Seven patients with DM (3 males, 4 females; mean age: 49.8±2.3 years; range, 43 to 54 years) diagnosed according to the classification criteria of European League Against Rheumatism (EULAR)/American College of Rheumatology (ACR) 2017[16] and six with IMNM (3 males, 3 females; mean age: 58.5±10.6 years; range, 46 to 74 years) diagnosed according to the Myositis Study Group (MSG) and the 119^th European Neuromuscular Centre workshop criteria[17] were selected, as well as a healthy control group (CTRL group, n=10; 4 males, 6 females; mean age: 48.7±3.9 years; range, 41 to 56 years) matched for age, sex and body mass index with the DM group. All cases (before and after physical training) and controls individuals (only at the beginning of the study) were submitted to a cardiopulmonary exercise test, maximal graduation, and an exercise test to determine the peak of oxygen consumption (VO₂ peak), anaerobic ventilator threshold (AVT), respiratory compensation point (RCP), and time to exhaustion (min).

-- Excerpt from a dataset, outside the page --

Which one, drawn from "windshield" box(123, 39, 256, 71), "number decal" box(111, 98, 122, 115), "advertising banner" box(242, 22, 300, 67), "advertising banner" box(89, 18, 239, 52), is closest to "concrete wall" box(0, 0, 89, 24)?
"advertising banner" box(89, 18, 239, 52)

The International Myositis Assessment & Clinical Studies Group (IMACS) set scores were used, including the following: manual muscular testing (MMT)-8, a Visual Analog Scale (VAS) for global disease activity from the point of view of the patient and the physician, Myositis Disease Activity Assessment VAS (MYOACT), and Health Assessment Questionnaire (HAQ) to assess disease status.[18] Creatine phosphokinase levels (reference value ≤167 U/L) were also assessed.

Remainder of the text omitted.